Create Node Pool

In this section you will add a node pool to your GKE cluster. This will host all Arrikto EKF related workloads.

Note

When creating the GKE cluster, a default node pool is created as well. If you want to use the default node pool, you may proceed to the What's Next section.

What You'll Need

Procedure

To create a node pool:

  1. Specify the name of the node pool:

    root@rok-tools:~# export NODE_POOL_NAME=workers
    
  2. Specify the Kubernetes version of the node pool:

    root@rok-tools:~# export NODE_VERSION=1.19.16-gke.1500
    
  3. Specify the machine type:

    root@rok-tools:~# export MACHINE_TYPE=n1-standard-8
    
  4. Specify the number of nodes to create:

    root@rok-tools:~# export NUM_NODES=3
    
  5. Specify the number of local NVMe SSDs to add:

    root@rok-tools:~# export NUM_SSD=3
    

    Note

    Each local NVMe SSD is 375 GB in size. You can attach a maximum of 24 local SSD partitions for 9 TB per instance.

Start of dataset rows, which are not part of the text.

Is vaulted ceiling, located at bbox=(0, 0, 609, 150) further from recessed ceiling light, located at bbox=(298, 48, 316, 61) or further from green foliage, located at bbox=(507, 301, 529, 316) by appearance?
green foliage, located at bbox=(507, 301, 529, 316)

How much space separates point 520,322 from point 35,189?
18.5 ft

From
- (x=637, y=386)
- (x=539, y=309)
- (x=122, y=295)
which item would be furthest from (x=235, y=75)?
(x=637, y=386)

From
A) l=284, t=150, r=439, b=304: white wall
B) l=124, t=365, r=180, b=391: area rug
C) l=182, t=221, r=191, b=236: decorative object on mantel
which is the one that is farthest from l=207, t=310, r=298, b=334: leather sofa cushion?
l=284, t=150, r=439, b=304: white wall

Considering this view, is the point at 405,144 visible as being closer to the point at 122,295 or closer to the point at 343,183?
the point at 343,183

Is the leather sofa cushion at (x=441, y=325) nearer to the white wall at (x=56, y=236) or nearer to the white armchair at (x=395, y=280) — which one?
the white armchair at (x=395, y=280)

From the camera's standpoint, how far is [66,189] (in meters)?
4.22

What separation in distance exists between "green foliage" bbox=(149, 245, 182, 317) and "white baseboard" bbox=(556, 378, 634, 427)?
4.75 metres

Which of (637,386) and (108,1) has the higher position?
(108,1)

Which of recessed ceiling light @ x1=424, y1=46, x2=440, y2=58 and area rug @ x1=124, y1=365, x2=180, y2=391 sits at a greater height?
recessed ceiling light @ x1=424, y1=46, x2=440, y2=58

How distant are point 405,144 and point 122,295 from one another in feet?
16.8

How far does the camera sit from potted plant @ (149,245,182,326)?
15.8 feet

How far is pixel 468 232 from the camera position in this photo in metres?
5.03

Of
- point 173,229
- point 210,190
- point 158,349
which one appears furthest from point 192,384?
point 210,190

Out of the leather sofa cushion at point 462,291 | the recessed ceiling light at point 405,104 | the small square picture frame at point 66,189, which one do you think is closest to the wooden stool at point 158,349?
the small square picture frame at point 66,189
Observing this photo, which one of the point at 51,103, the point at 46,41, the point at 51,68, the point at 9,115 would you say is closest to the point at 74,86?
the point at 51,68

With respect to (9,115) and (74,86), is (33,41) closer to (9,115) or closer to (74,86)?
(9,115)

  6. Create the node pool:

    root@rok-tools:~# gcloud alpha container node-pools create ${NODE_POOL_NAME?} \
    >   --account ${CLUSTER_ADMIN_ACCOUNT?} \
    >   --cluster ${GKE_CLUSTER?} \
    >   --node-version ${NODE_VERSION?} \
    >   --machine-type ${MACHINE_TYPE?} \
    >   --image-type UBUNTU \
    >   --disk-type pd-ssd \
    >   --disk-size 200 \
    >   --local-ssd-volumes count=${NUM_SSD?},type=nvme,format=block \
    >   --metadata disable-legacy-endpoints=true \
    >   --workload-metadata=GKE_METADATA \
    >   --scopes gke-default \
    >   --num-nodes ${NUM_NODES?} \
    >   --no-enable-autoupgrade \
    >   --max-surge-upgrade 1 \
    >   --max-unavailable-upgrade 0 \
    >   --no-enable-autoupgrade \
    >   --no-enable-autorepair
    

Verify

  1. Verify that the node pool exists and its status is RUNNING:

    root@rok-tools:~# gcloud container node-pools describe ${NODE_POOL_NAME?} \
    >    --cluster=${GKE_CLUSTER?}
    ...
    name: workers
    ...
    status: RUNNING
    
  2. Verify that the nodes show up in the Kubernetes cluster:

    root@rok-tools:~# kubectl get nodes
    NAME                                         STATUS   ROLES   AGE     VERSION
    ...
    gke-arrikto-cluster-workers-1108b534-3rgs    Ready    <none>   26m   v1.19.16-gke.1500
    gke-arrikto-cluster-workers-1108b534-jztj    Ready    <none>   26m   v1.19.16-gke.1500
    gke-arrikto-cluster-workers-1108b534-wm2j    Ready    <none>   26m   v1.19.16-gke.1500
    
  3. Verify that all instances of your node pool have the necessary storage attached:

    1. Find the Instance group that corresponds to the workers node pool:

      root@rok-tools:~# export INSTANCE_GROUP=$(gcloud container node-pools describe ${NODE_POOL_NAME?} \
      >     --cluster=${GKE_CLUSTER?} \
      >     --format="value(instanceGroupUrls)")
      
    2. Find the Template of the Instance group:

      root@rok-tools:~# export TEMPLATE=$(gcloud compute instance-groups managed describe ${INSTANCE_GROUP?} \
      >     --format="value(instanceTemplate)")
      
    3. Inspect the Template and ensure that kube-env metadata key has the expected NODE_LOCAL_SSDS_EXT:

      root@rok-tools:~# gcloud compute instance-templates describe ${TEMPLATE?} --format json | \
      >     jq -r '.properties.metadata.items[] | select(.key == "kube-env") | .value' | \
      >        grep NODE_LOCAL_SSDS
      NODE_LOCAL_SSDS_EXT: 3,nvme,block
      
    4. Inspect the Template and ensure that it has NVMe local SSDs attached. The command below will list all disks of type SCRATCH and show their interface. It should be NVME:

      root@rok-tools:~# gcloud compute instance-templates describe ${TEMPLATE?} --format json | \
      >     jq -r '.properties.disks[] | select(.type == "SCRATCH") | .index, .deviceName, .interface' | paste - - -
      1 local-ssd-0 NVME
      2 local-ssd-1 NVME
      3 local-ssd-2 NVME
      
    5. Ensure that all instances inside the instance group run with the desired template:

      root@rok-tools:~# gcloud compute instance-groups managed describe ${INSTANCE_GROUP?} \
      >    --format="value(status.versionTarget.isReached)"
      True
      

Summary

You have successfully created a node pool.

What's Next

Check out the rest of the maintenance operations that you can perform on your cluster.